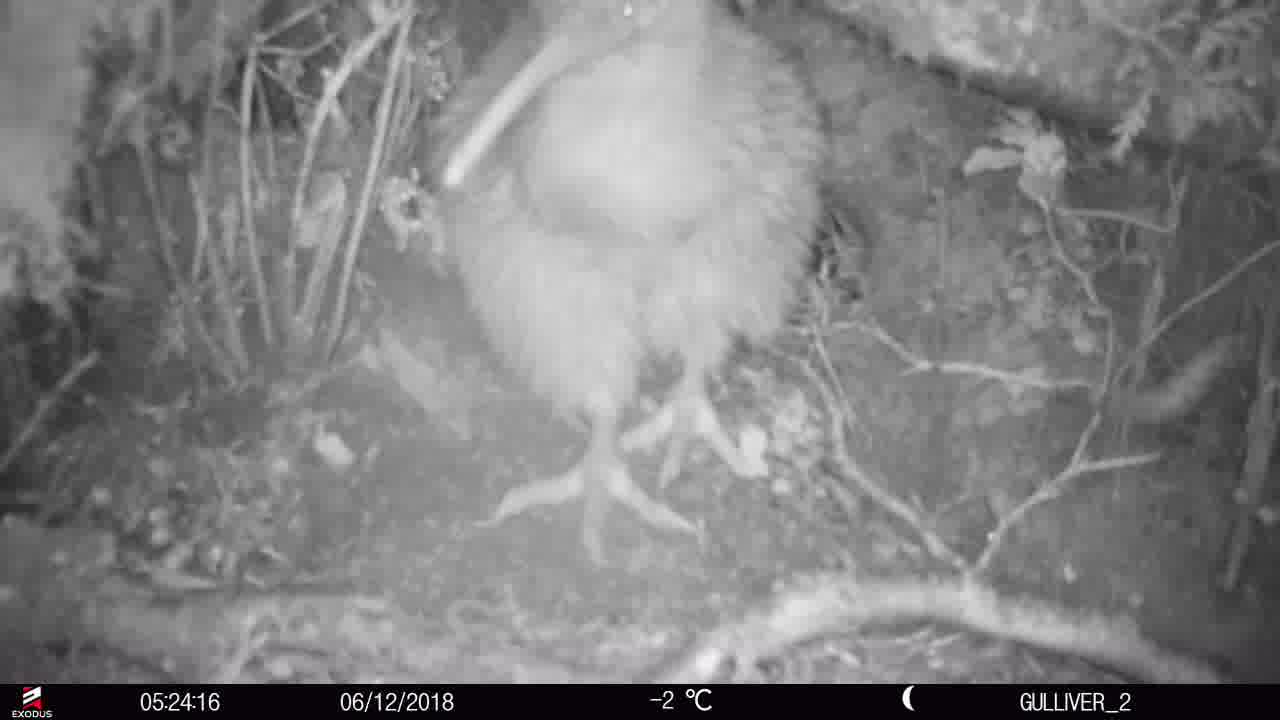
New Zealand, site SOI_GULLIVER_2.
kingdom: Animalia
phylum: Chordata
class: Aves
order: Apterygiformes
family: Apterygidae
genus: Apteryx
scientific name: Apteryx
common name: kiwi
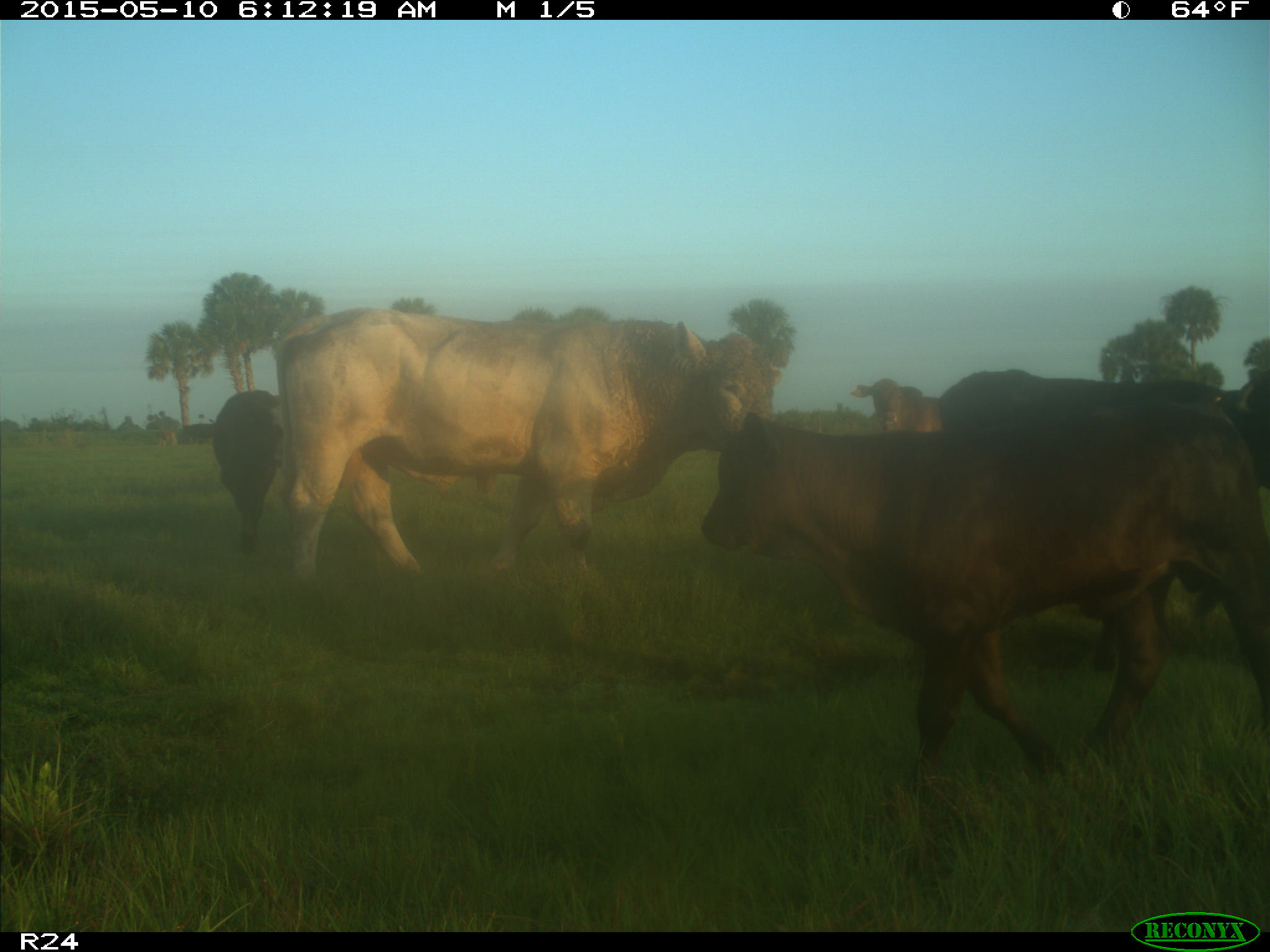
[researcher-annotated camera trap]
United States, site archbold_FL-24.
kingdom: Animalia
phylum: Chordata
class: Mammalia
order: Artiodactyla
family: Bovidae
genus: Bos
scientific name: Bos taurus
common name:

### [TRY IT]
Go through the entries above and say how many lines include the word "name". Give the number only.

### [SOLUTION]
4